Alethia and I worked together intensively from August to December 2011 as Traveling Faculty with World Learning/IHP Cities in the 21st Century program. I was very impressed by her strong teaching and facilitation skills, particularly her creativity in building engaging exercises and her amazing ability to be spontaneous and adapt activities to the needs of the moment. Alethia had a natural ease and interaction with students and great ability to challenge them in a gentle but powerful way. As a colleague she was extremely organised, effectively developing collective work material and ensuring we were on task in multiple intensive meetings throughout the semester. She is a great listener and also gave excellent feedback and advice in our weekly team check-in sessions. Alethia is an extremely supportive, reliable and intelligent woman who I would not hesitate to work with again in the future.

Melissa García Lamarca
Educator and Urban Sustainability Consultant

Groot

Alethia was among several partners of the Women’s Theological Center (now Women Transforming Community)  who participated in designing and delivering a training series on spiritual leadership for social change. I don’t think I have ever worked with a co-trainer who is as thorough, prepared and informed as Alethia. Not only is she completely disciplined about getting herself ready, she is rigorous about clarifying content and presenting material in ways that put the learner at the heart of the training experience. While Alethia brings her full self to the work, she does not make the work about her. Her style is creative, expressive, fun, focused and attentive. It is a joy to experience her interaction with participants and to watch her help them develop knowledge, skills and attitudes that allow them to engage with the world creatively and purposefully.

Meck Groot
Justice Ministries Coordinator, Massachusetts Bay District of Unitarian Universalist Congregations

Schultz

Alethia and I have been leaders in the Capital District Labor-Religion Coalition over the last four years.  Over that time, two projects stand out as examples of her skills as a planner, facilitator and consensus-builder. When the statewide Labor-Religion Coalition selected immigration reform as the theme of its annual 40-hour Fast in 2008, she was one of two immigration experts who offered to develop curriculum and facilitate a workshop on this divisive topic.  It was presented for the first time at the closing of the fast and has since been adapted for use in a variety of settings.

The “Let’s Talk Immigration” workshop invites participants to speak about the immigrant experience in their own families, to learn the history of immigration in the US through a variety of activities and provides an opportunity to practice respectful conversations through role-play scenarios.
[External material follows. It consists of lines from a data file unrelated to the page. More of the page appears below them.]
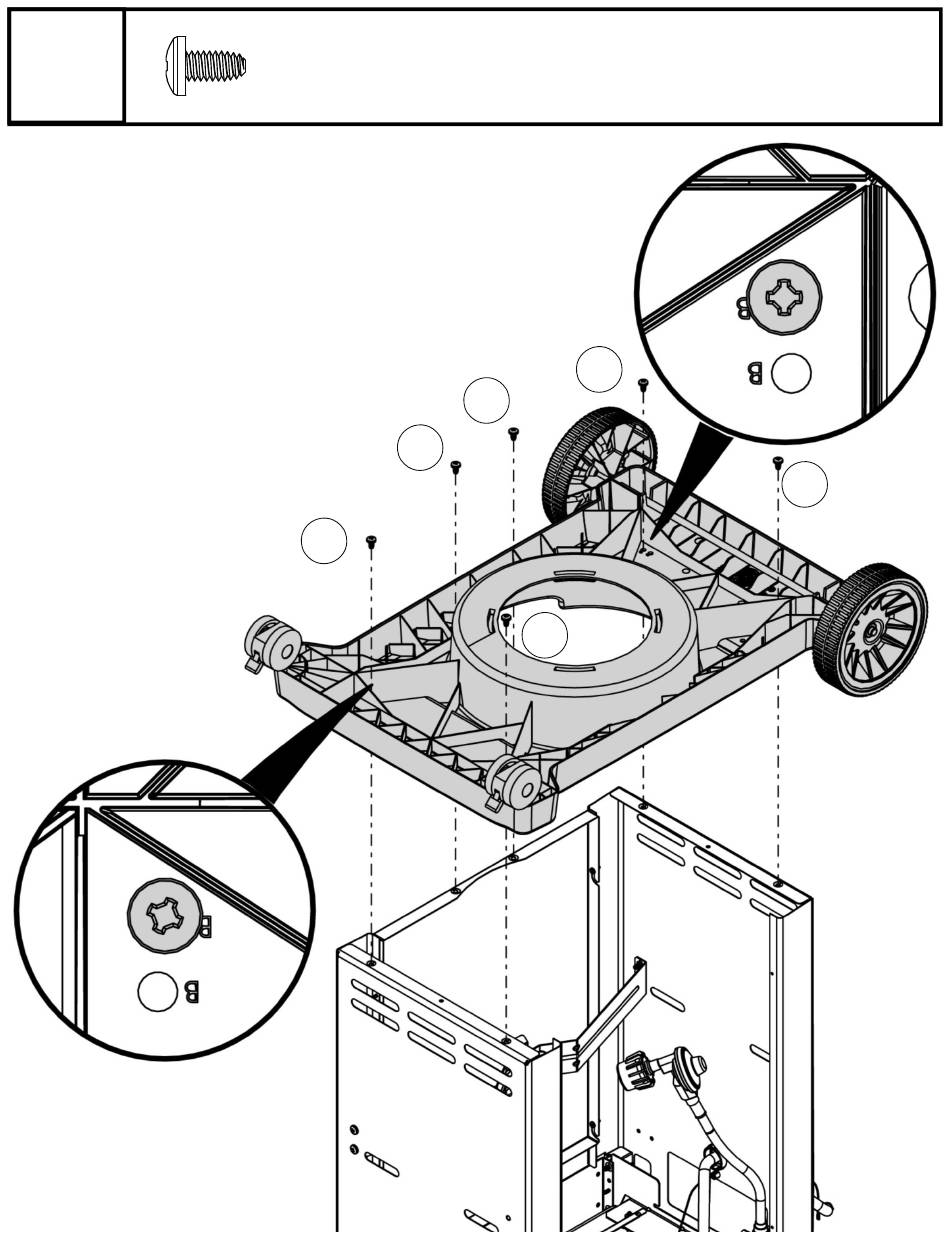 B

B

B

B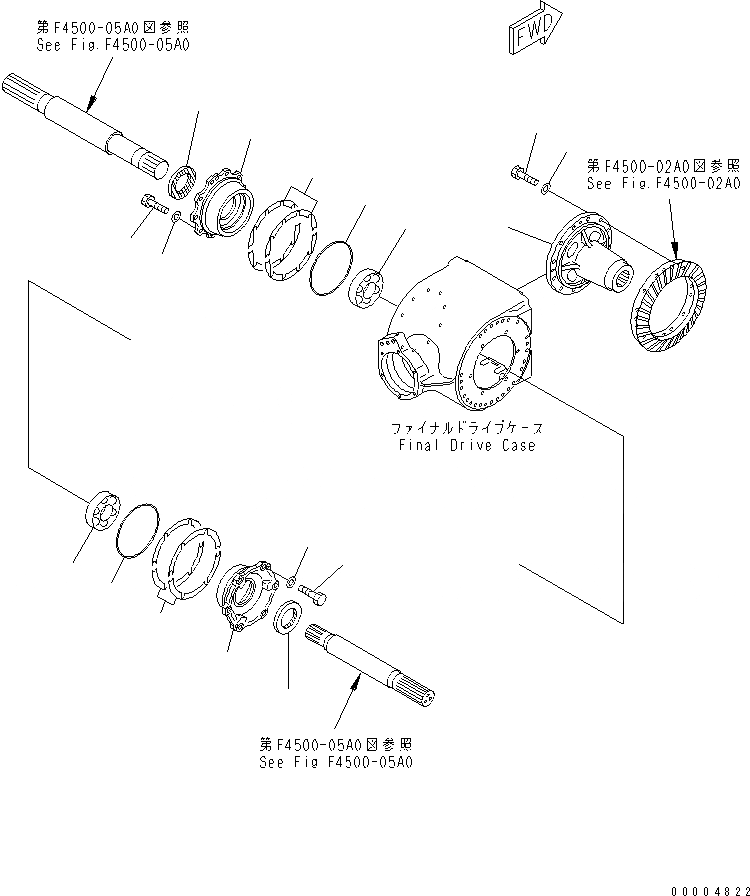 第F4500-05A0図参照
See Fig.F4500-05A0

FWD

第F4500-02A0図参照
See Fig.F4500-02A0

ファイナルドライブケース
Final Drive Case

第F4500-05A0図参照
See Fig F4500-05A0

00004822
The planning process (involving a committee & collaboration with four organizations), the actual curriculum and the thoughtful facilitation all contributed to its effectiveness.

Alethia also led a process of strategic planning for the Coalition, beginning with a survey she distributed at the annual dinner and ending, several months later, with consensus on a focus issue. As developer and facilitator, she drew in individuals with very different levels of engagement. The sessions were productive, skillfully paced and even inspiring. Alethia’s approach to both these projects involved careful listening. She builds commitment from individuals and helps groups see their mission more concretely. I hope I have the opportunity to work with her again.